* _TASK INPUT_

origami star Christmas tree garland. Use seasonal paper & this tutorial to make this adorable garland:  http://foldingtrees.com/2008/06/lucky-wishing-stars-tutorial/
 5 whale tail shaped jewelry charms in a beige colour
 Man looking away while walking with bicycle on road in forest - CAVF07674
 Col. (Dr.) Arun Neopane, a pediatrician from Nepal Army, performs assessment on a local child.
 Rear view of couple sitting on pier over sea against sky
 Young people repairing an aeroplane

* _PROBLEM TO WORK ON_
Copy the records word for word.

* _SOLUTION TO THIS PROBLEM_
origami star Christmas tree garland. Use seasonal paper & this tutorial to make this adorable garland:  http://foldingtrees.com/2008/06/lucky-wishing-stars-tutorial/
 5 whale tail shaped jewelry charms in a beige colour
 Man looking away while walking with bicycle on road in forest - CAVF07674
 Col. (Dr.) Arun Neopane, a pediatrician from Nepal Army, performs assessment on a local child.
 Rear view of couple sitting on pier over sea against sky
 Young people repairing an aeroplane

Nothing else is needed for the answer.